• [WORK REQUEST]: Transcribe exactly the lines below that begin at the line with "JCVの光インターネットがドコモ光として使えます" and stop after the line with "על אמונת הייחוד", leaving out every picture.

== MATERIAL FOR THIS TASK ==

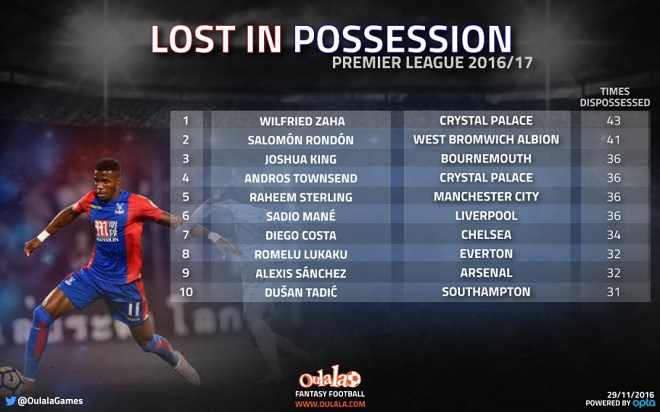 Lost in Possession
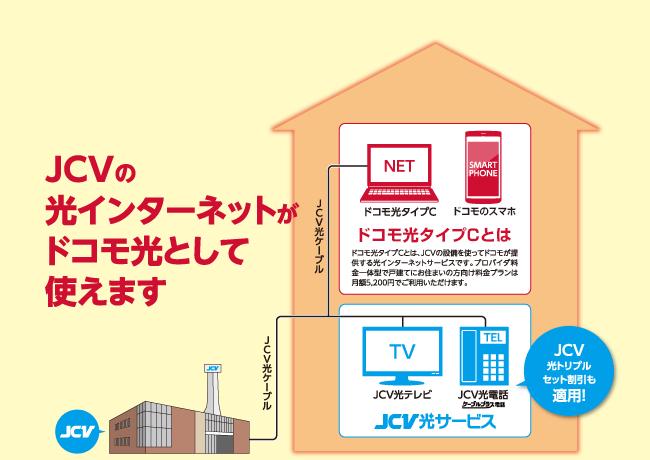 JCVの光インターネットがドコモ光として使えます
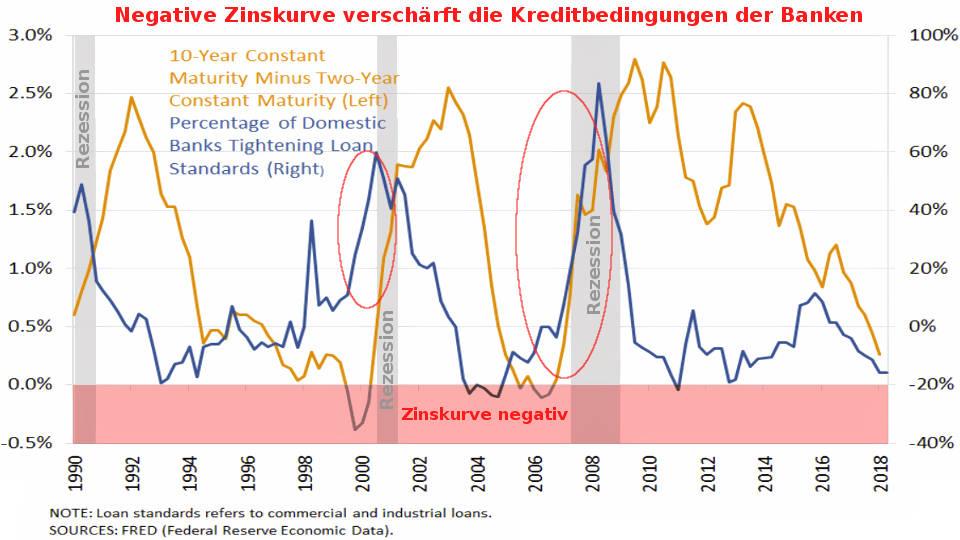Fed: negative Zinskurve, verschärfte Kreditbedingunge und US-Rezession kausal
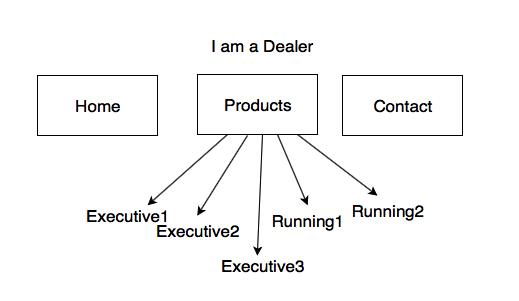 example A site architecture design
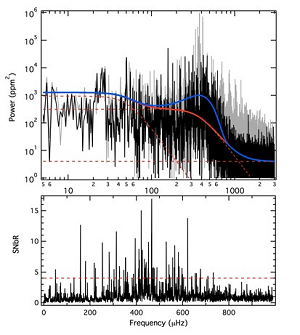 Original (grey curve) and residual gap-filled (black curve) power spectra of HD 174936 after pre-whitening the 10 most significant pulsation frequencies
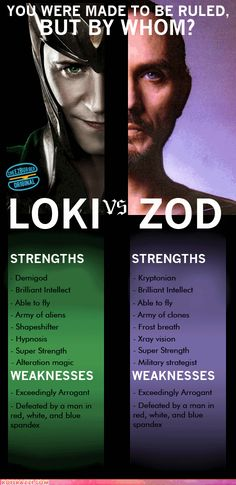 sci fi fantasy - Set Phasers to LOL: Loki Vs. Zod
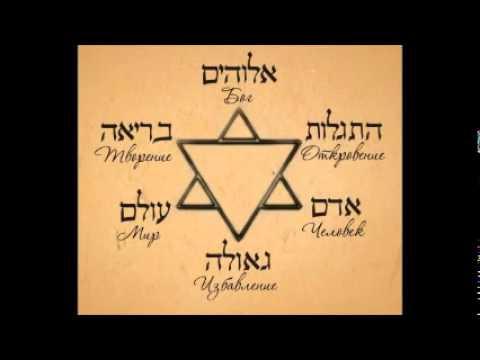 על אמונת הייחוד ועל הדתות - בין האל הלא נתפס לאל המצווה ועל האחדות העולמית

===
== MATERIAL FOR THIS TASK ==

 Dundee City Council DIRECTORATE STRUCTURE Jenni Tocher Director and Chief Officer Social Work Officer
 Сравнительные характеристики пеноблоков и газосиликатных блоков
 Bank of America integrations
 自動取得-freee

===

• [TASK RESPONSE]:
 JCVの光インターネットがドコモ光として使えます
Fed: negative Zinskurve, verschärfte Kreditbedingunge und US-Rezession kausal
 example A site architecture design
 Original (grey curve) and residual gap-filled (black curve) power spectra of HD 174936 after pre-whitening the 10 most significant pulsation frequencies
 sci fi fantasy - Set Phasers to LOL: Loki Vs. Zod
 על אמונת הייחוד ועל הדתות - בין האל הלא נתפס לאל המצווה ועל האחדות העולמית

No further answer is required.